TASKS TO COMPLETE:
1. Decide whether each statement below agrees with the Labour Brexit text. Answer yes or no for each and quote the text's deciding words exactly.
(a) Mr Corbyn has backed efforts to hold a further Brexit referendum.
(b) Labour's policy supports remaining in the single market.
(c) Mr Smith's comments appeared in The Guardian.
2. Carry on the Labour Brexit text, beginning after its final sentence.

SUPPLIED PASSAGE:
Shadow Northern Ireland Secretary Owen Smith, a former challenger to Mr Corbyn, urged the leadership to consider "if Brexit remains the right choice for the country" and to offer a vote to the public once negotiations have concluded.

Brexit has caused deep divisions within the Labour ranks, as the party tries to square the demands of its pro-EU supporters with Leave voters in its traditional heartlands.

However Mr Corbyn has repeatedly opposed efforts to bring about a further Brexit referendum, making it clear that he believes the 2016 result must be honoured.

Writing in The Guardian, Mr Smith said: "Labour needs to do more than just back a soft Brexit or guarantee a soft border in Ireland.

"Given that it is increasingly obvious that the promises the Brexiters made to the voters – especially, but not only, their pledge of an additional £350m a week for the NHS – are never going to be honoured, we have the right to keep asking if Brexit remains the right choice for the country.

"And to ask, too, that the country has a vote on whether to accept the terms, and true costs of that choice, once they are clear."

In comments likely to reignite party splits, Mr Smith said the only way to prevent a hard border in Northern Ireland was to remain in the single market and the customs union, an issue at the heart of the Brexit debate.

Last month, the Labour leader sought to draw a clear dividing line with the Tories by finally backing efforts to keep Britain in a European customs union after it leaves the bloc. However Labour's policy does not extend to supporting remaining in the single market.

Mr Smith said the openness of the Irish border was an important symbol of the peace process and it would be "madness" to put lives at risk in Northern Ireland by reigniting old divisions from the Troubles.

RECORDS:
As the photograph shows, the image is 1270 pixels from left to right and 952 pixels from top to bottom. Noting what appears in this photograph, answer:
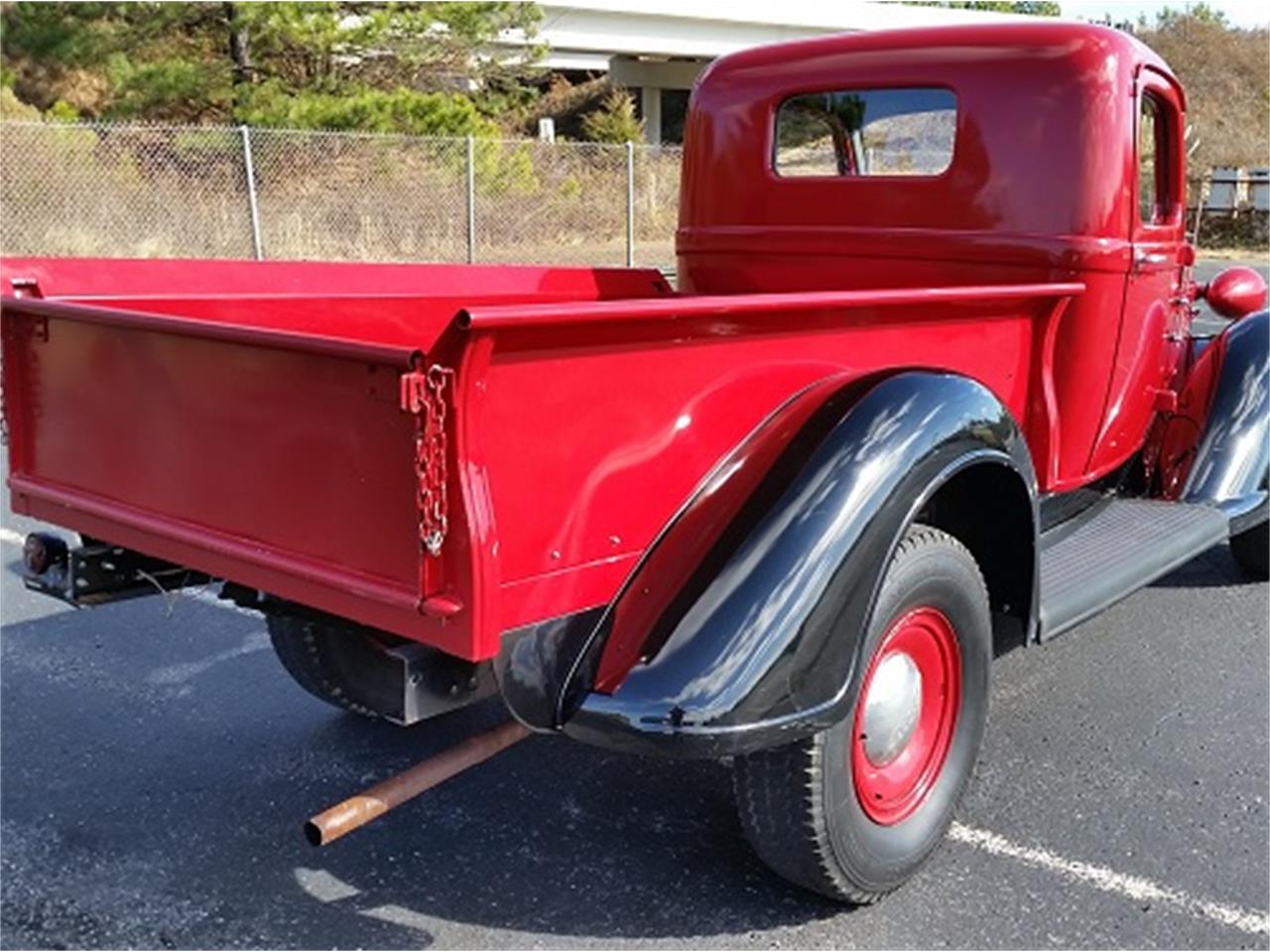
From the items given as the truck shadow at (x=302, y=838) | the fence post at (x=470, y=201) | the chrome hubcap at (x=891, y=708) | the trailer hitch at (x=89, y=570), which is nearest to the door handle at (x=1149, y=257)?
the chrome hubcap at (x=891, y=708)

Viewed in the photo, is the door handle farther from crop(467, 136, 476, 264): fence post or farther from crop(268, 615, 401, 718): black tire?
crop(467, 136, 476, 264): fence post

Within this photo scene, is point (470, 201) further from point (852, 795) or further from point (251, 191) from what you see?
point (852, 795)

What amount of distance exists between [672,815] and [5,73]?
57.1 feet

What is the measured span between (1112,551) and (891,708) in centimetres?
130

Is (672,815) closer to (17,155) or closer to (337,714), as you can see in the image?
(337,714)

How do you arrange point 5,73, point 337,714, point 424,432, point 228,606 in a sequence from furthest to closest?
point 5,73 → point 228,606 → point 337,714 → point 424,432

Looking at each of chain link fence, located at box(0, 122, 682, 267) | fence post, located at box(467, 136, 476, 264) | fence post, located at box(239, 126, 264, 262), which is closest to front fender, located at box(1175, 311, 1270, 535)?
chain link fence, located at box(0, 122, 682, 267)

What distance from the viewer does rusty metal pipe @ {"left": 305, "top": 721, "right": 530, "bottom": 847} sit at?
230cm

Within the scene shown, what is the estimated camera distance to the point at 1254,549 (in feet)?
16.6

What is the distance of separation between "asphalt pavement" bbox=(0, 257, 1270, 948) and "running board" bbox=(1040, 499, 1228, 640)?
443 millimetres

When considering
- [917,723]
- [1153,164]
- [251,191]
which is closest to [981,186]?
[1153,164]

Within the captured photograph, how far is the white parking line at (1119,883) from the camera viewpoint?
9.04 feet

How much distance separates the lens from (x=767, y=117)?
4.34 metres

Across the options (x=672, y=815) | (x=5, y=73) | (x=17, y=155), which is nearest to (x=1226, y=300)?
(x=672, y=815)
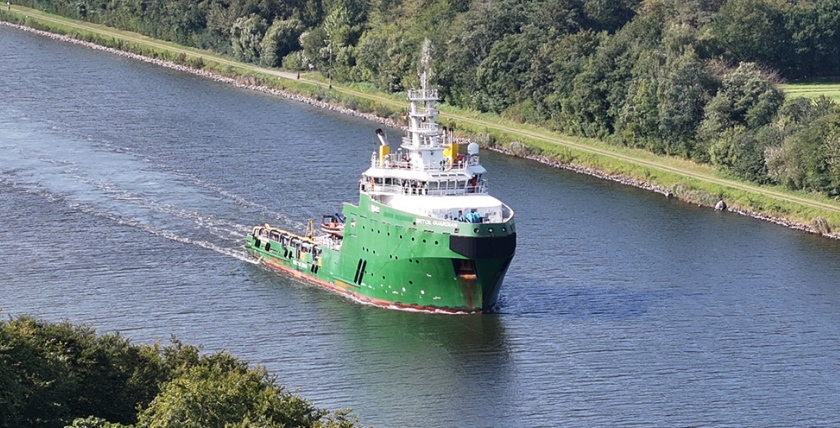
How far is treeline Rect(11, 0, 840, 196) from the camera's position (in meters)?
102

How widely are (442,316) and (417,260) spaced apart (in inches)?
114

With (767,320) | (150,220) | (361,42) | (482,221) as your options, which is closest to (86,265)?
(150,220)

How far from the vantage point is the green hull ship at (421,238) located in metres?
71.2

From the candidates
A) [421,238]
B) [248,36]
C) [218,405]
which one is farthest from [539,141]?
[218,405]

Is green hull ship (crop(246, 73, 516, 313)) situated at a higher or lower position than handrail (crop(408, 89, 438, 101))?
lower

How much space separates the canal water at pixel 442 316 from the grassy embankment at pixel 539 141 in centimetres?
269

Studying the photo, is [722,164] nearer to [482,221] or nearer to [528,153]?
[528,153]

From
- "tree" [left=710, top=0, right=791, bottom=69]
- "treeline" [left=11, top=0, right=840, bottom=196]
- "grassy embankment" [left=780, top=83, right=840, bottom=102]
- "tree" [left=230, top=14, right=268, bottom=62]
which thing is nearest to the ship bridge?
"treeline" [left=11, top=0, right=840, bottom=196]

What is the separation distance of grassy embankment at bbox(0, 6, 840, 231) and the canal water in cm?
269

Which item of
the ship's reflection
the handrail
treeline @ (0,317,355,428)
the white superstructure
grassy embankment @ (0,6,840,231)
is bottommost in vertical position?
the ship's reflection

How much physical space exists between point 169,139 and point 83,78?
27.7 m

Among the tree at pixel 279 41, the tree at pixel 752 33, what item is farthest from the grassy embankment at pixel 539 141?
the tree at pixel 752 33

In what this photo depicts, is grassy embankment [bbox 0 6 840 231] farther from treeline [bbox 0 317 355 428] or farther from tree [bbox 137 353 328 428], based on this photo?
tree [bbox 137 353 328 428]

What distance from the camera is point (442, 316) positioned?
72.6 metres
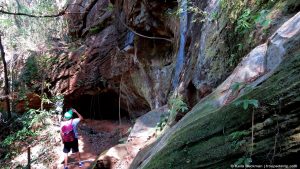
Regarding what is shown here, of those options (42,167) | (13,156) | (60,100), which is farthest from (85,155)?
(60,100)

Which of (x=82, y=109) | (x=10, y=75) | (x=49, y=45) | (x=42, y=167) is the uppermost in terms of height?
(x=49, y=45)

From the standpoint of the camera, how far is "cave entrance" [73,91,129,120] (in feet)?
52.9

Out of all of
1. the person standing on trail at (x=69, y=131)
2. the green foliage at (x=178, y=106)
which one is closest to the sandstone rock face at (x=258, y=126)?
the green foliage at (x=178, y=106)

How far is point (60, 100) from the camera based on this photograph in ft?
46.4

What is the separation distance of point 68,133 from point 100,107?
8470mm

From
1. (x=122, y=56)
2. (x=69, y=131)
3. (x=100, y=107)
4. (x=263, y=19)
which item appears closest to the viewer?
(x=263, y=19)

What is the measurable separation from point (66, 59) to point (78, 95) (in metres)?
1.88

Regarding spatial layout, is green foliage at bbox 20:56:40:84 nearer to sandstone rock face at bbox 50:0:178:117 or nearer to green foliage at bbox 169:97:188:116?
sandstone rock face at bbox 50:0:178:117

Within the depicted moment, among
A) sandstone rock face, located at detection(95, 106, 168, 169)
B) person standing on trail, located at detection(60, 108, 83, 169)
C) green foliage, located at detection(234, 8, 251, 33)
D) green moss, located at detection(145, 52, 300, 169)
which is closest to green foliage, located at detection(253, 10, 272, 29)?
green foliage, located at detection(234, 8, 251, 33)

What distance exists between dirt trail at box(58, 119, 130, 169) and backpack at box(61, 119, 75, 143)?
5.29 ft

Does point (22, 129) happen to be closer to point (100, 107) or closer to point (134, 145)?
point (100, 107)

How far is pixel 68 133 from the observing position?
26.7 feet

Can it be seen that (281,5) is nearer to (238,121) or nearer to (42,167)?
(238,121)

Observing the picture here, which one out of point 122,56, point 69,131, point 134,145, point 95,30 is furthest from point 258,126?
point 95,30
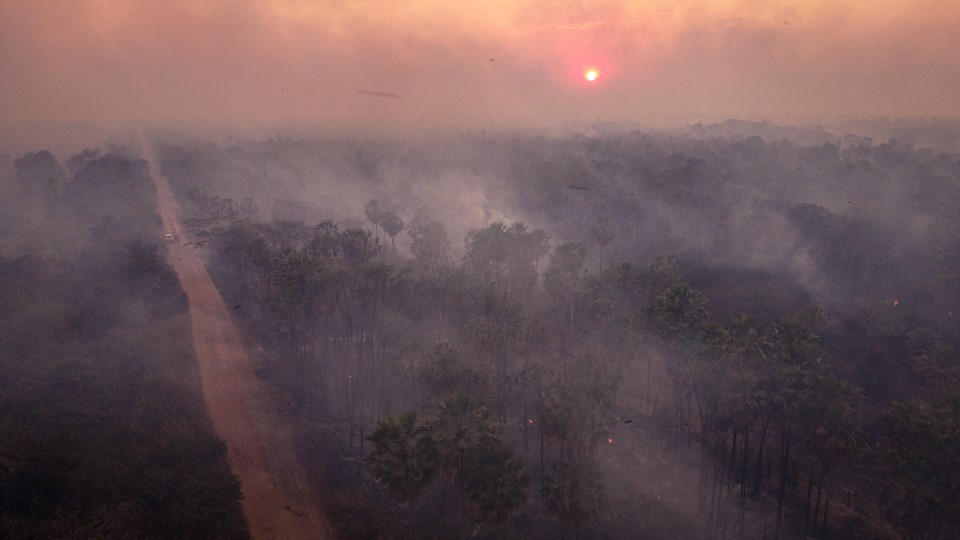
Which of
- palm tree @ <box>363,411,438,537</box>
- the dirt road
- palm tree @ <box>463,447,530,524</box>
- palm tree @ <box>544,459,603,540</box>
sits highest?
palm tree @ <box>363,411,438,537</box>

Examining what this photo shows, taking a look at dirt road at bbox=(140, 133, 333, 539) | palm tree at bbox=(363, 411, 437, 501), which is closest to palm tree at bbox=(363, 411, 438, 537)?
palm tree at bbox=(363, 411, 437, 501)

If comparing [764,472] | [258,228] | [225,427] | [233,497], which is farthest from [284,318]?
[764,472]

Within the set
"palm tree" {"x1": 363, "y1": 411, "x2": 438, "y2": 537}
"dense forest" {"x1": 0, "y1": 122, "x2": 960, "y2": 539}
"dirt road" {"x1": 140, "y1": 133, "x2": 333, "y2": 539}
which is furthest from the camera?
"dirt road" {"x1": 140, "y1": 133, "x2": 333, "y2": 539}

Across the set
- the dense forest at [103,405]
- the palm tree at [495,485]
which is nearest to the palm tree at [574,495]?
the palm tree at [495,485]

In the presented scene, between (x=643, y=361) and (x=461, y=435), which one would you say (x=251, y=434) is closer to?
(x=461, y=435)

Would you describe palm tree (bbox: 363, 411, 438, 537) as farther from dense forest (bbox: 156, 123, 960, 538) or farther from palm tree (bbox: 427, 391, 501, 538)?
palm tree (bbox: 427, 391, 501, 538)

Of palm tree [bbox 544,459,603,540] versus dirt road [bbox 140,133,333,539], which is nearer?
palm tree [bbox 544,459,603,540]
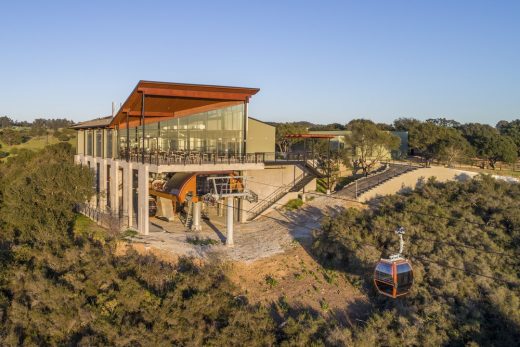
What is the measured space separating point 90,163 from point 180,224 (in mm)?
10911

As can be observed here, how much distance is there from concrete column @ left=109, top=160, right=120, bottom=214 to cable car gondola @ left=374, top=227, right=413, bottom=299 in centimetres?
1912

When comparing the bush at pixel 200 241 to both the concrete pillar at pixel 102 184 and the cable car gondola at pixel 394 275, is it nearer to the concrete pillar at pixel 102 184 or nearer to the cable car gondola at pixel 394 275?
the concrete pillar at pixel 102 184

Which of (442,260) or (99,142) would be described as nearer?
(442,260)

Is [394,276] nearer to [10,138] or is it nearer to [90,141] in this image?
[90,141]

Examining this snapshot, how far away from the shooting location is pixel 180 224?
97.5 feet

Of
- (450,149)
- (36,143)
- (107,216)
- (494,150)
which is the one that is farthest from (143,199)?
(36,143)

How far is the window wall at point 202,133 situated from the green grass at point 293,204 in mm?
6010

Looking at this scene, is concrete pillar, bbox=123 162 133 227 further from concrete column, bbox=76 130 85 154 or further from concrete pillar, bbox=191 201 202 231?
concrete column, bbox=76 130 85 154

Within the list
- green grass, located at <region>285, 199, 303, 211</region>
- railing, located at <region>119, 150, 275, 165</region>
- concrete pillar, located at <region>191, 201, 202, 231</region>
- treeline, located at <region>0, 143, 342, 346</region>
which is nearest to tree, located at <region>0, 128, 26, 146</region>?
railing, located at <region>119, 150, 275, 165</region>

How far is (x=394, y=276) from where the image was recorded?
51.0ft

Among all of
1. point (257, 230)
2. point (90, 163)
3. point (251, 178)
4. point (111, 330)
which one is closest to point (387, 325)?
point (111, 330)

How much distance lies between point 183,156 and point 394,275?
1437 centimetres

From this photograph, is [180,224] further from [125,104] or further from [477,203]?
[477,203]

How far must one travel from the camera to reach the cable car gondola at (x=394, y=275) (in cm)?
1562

EXPECTED RESULTS:
1.
(a) No: "Mr Corbyn has repeatedly opposed efforts to bring about a further Brexit referendum"
(b) No: "Labour's policy does not extend to supporting remaining in the single market."
(c) Yes: "Writing in The Guardian, Mr Smith said"

2.
"The damage a disorderly and ill-thought-out Brexit could do in Ireland is enormous," he said. "We are often told Brexit threatens to ‘reimpose’ a so-called hard border on the island of Ireland, but that understates the problem. Because the economic border that a hard Brexit would impose on Ireland would be the hardest ever.”

He went on: "If we insist on leaving the EU then there is realistically only one way to honour our obligations under the Good Friday agreement and that is to remain members of both the customs union and the single market.

"I’m pleased my party has taken a big step in this direction by backing continued customs union membership, but we need to go further."

The comments came after more than 80 senior Labour figures warned Mr Corbyn that leaving the EU single market could scupper his efforts to ease austerity through a "multibillion pound hit to the public finances", making the party's manifesto plans for schools, hospitals and social care unaffordable.

The alliance, which included prominent figures such as Chuka Umunna and Lord Kinnock, told Mr Corbyn that Labour would "never be forgiven" if it backed leaving the single market.

Meanwhile, Theresa May has received as endorsement from EU leaders for a transition deal, which clears the way for talks on future trade and security to begin.